IBM seems to be designing and manufacturing the CPU's for Nintendo, Sony and now Microsoft. IBM seems to have put a very good spin on PPC technology to be doing the CPU design.

Embedded Design

The majority of computer systems in use today are embedded in other machinery, such as telephones, clocks, appliances, vehicles, and infrastructure. These "embedded systems" usually have small requirements for memory, modest program sizes, and often simple but unusual input/output systems. For example, most embedded systems lack keyboards, screens, disks, printers, or other recognizable I/O devices of a personal computer. They may control electric motors, relays or voltages, and read switches, variable resistors or other electronic devices. Often, the only I/O device readable by a human is a single light-emitting diode, and severe cost or power constraints can even eliminate that.

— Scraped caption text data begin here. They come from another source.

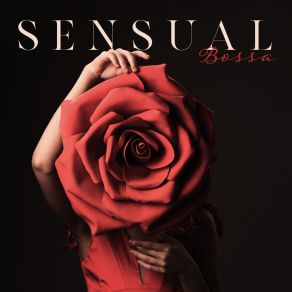 Sensual Bossa: 2020 Fresh Smooth Jazz Instrumental Music Mix album cover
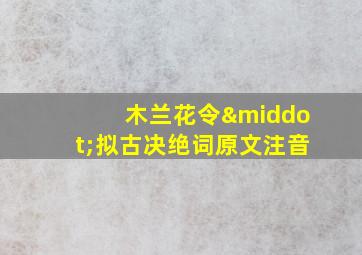 木兰花令·拟古决绝词原文注音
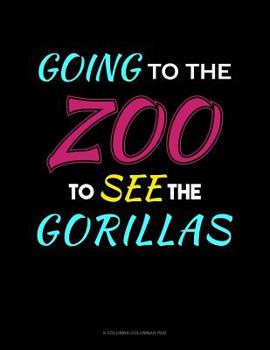 Paperback Going To The Zoo To See The Gorillas: 6 Columns Columnar Pad Book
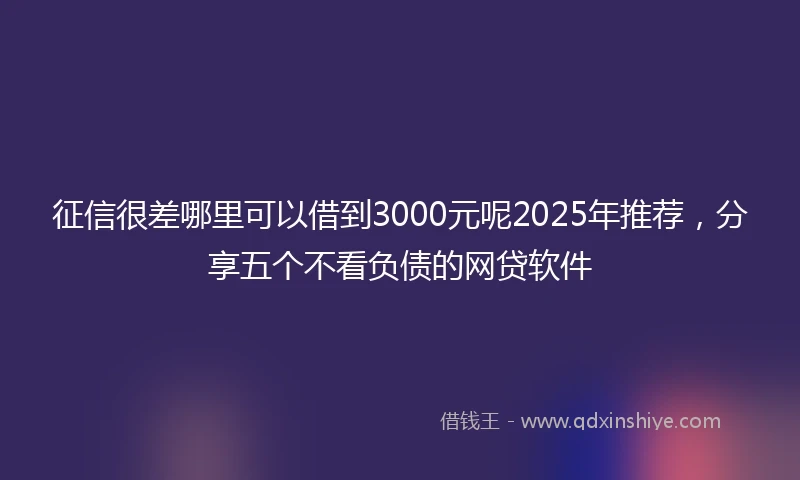 征信很差哪里可以借到3000元呢2025年推荐，分享五个不看负债的网贷软件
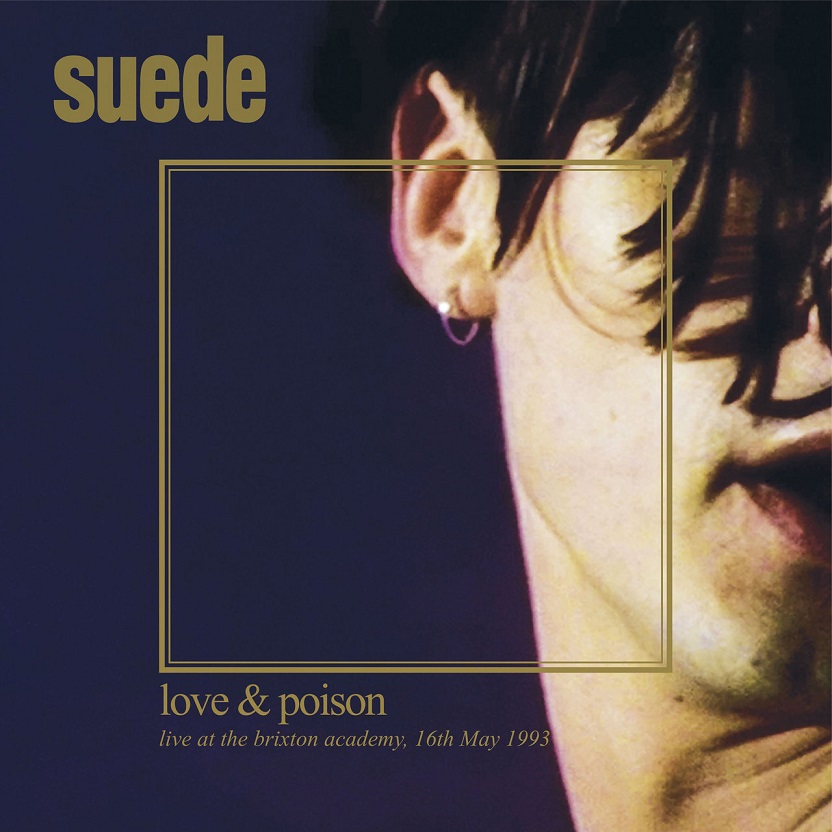 Suede[山羊皮乐队] - Love & Poison- Live at the Brixton Academy, 16th May, 1993（2021/FLAC/分轨/344M）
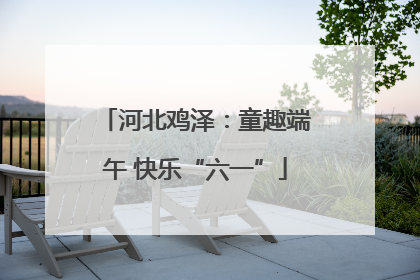 河北鸡泽：童趣端午 快乐“六一”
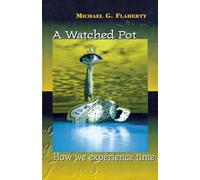 A Watched Pot: How We Experience Time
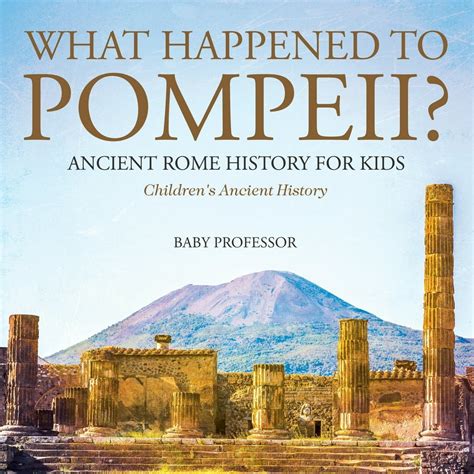 What Happened to Pompeii? Ancient Rome History for Kids Children's Ancient History (Paperback ...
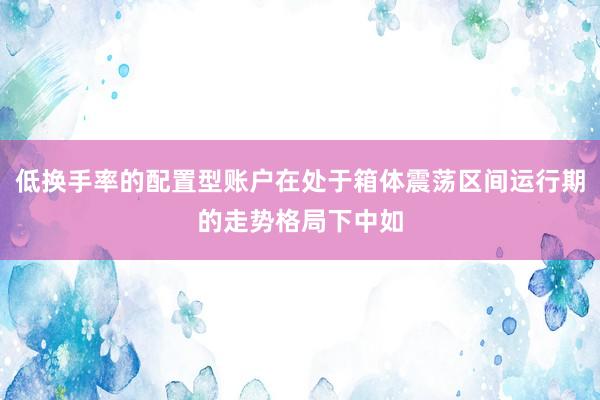 低换手率的配置型账户在处于箱体震荡区间运行期的走势格局下中如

In contrast to general-purpose computers, embedded systems often seek to minimize interrupt latency over instruction throughput.

For example, low-latency CPUs generally have relatively few registers in their central processing units. When an electronic device causes an interrupt, the intermediate results, the registers, have to be saved before the software responsible for handling the interrupt can run, and then must be put back after it is finished. If there are more registers, this saving and restoring process takes more time, increasing the latency.

Other design issues

Another common problem involves virtual memory. Historically, random-access memory has been thousands of times more expensive than rotating mechanical storage. For businesses, and many general computing tasks, it is a good compromise to never let the computer run out of memory, an event which would halt the program, and greatly inconvenience the user.

Instead of halting the program, many computer systems save less-frequently used blocks of memory to the rotating mechanical storage. In essence, the mechanical storage becomes main memory. However, mechanical storage is thousands of times slower than electronic memory.

Thus, almost all general-purpose computing systems use "virtual memory" and also have unpredictable interrupt latencies.

A few operating system contain a real-time scheduler. Such a scheduler keeps critical pieces of code and data in solid-state RAM and guarantees a minimum amount of CPU time and a maximum interrupt latency.

One interesting near-term possibility would be to eliminate the bus. Modern vertical laser diodes enable this change. In theory, an optical computer's components could directly connect through a holographic or phased open-air switching system. This would provide a large increase in effective speed and design flexibility, and a large reduction in cost. Since a computer's connectors are also its most likely failure point, a busless system might be more reliable, as well.

Another farther-term possibility is to use light instead of electricity for the digital logic itself. In theory, this could run about 30% faster and use less power, as well as permit a direct interface with quantum computational devices. The chief problem with this approach is that for the foreseeable future, electronic devices are faster, smaller (i.e. cheaper) and more reliable. An important theoretical problem is that electronic computational elements are already smaller than some wavelengths of light, and therefore even wave-guide based optical logic may be uneconomic compared to electronic logic. We can therefore expect the majority of development to focus on electronics, no matter how unfair it might seem. See also optical computing.

Yet another possibility is the "clockless CPU." Unlike conventional processors, this processor has no central clock to coordinate the progress of data through the pipeline; instead, this unit coordinates stages of the CPU using logic devices called "pipline controls" or "FIFO sequencers." Basically, the pipline controller clocks the next stage of logic when the existing stage is complete. In this way, a central clock is unnecessary. The advantage is that components can run at different speeds in the clockless CPU. In a clocked CPU, no component can run faster than the clock rate.